Authenticity: My Journey
So, this is a blog about authenticity but I have to apologize, because I don’t think I’ve been very up-front with you! When I read a blog, I like to know who’s writing it, and why. How do they know what they know?
I thought I’d give you a little background on how I got to where I am and why I chose this path of striving to live my life in a way that feels free to me.
First of all, I was a big kid. We’re talking a ten-pound baby and a toddler twice the size of other kids her own age. I wasn’t fat, but I was tall and stocky like a little line-backer. I was stinkin’ cute though. Just throwing that out there.
I had a great family life and my best friends in the world were my cousins, who, unlike me, were very thin and took dance lessons while I always had my nose stuck in a book. My closest cousin was a full head shorter than me and half my weight and I always compared myself to her, and while neither she nor anyone else in my family did anything to perpetuate the idea, I grew up believing the way I was- artistic, introverted and big- was wrong.
Finally, I entered junior high a total wreck and hating everything about who I was. I dreamed about losing weight, wearing the cute clothes everyone else wore and being a cheerleader or dancer or something cool like that. In the eighth grade, I went on my first diet. Granola bar for breakfast, lettuce and fat-free Italian (blegh) for lunch, and a bit of whatever mom made for dinner. Throw in the same Tae-bo tape every day, and I lost forty pounds in three months. I was the exact same person, and that wasn’t good enough. I bought a ton of clothes that I hoped looked like everyone else’s even though I was miserable at putting outfits together. I tried styling my stick-straight hair, applying make-up with a paint roller, swearing like everyone else did, etc. Didn’t work. Boys still didn’t like me and I still had no friends, so I while I still restricted my food intake, I gave up on trying to act like everyone else, so I went back to drawing and writing. Oh yeah, the weight came back too.

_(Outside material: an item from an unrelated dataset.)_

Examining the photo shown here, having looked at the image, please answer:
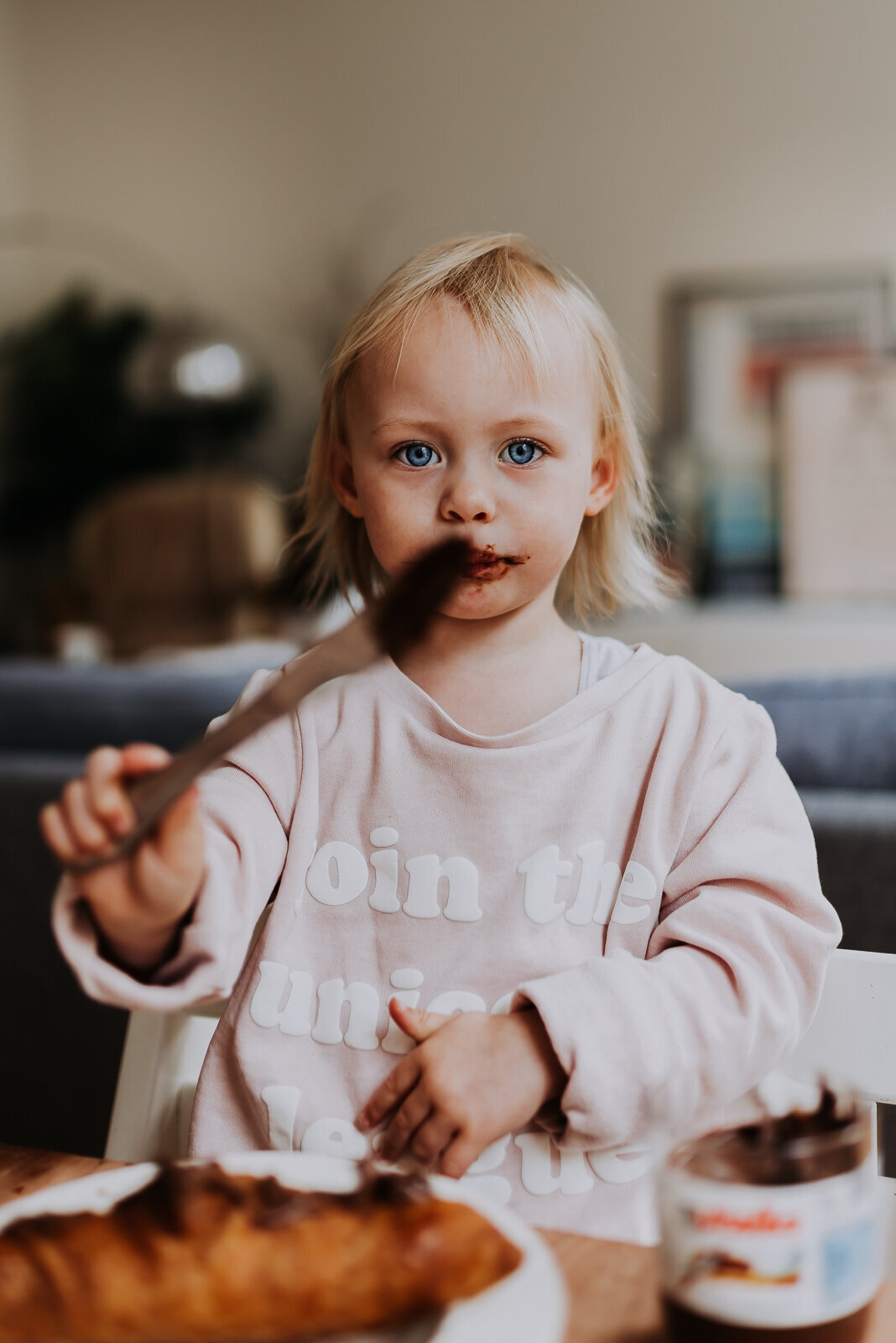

Finally, I started high school and literally stumbled into the theater program. Actually, I fell down the auditorium stairs, dislocated my shoulder and the drama kids saved me. That’s also how I met my husband, but that’s another story.
Finally, I had a group of friends who appreciated me for who I was, all 185 pounds of me, all the weirdness. Also, they appreciated what I could do. I’d always been terrified of performing, but acting gave me so much confidence and I realized that I could act. I even took voice lessons and sang in front of hundreds of people. I love theater, I love my friends, and I loved my life. I gradually dropped weight too.
In college, I dumped my theater scholarships to study art, then changed my major to English. I married Sam, one of my best friends from high school when I was nineteen, changed jobs, majors, moved and went on birth control all in a few months and developed an anxiety disorder and starting restricting again. Then, I discovered intuitive eating, which opened up a whole new world to me.
I realized, my life needed an overhaul. I’d wasted so much time trying to be something I’m not. I discovered the blogosphere and read about how other people overcame their self-esteem issues, eating issues, and restrictive mindsets. I read about unschooling, food production, lifestyle design, unjobbing and minimalism. I decided I didn’t want my life to be controlled by anything outside myself. I needed to take back my body, my ideas, and my potential. I want to be McKella, and this blog is my journey, and hopefully it will help you with yours.
So this is me: writer, book-worm, art and music lover, non-dancer, adult unschooler and size 8. And I’m happy with that.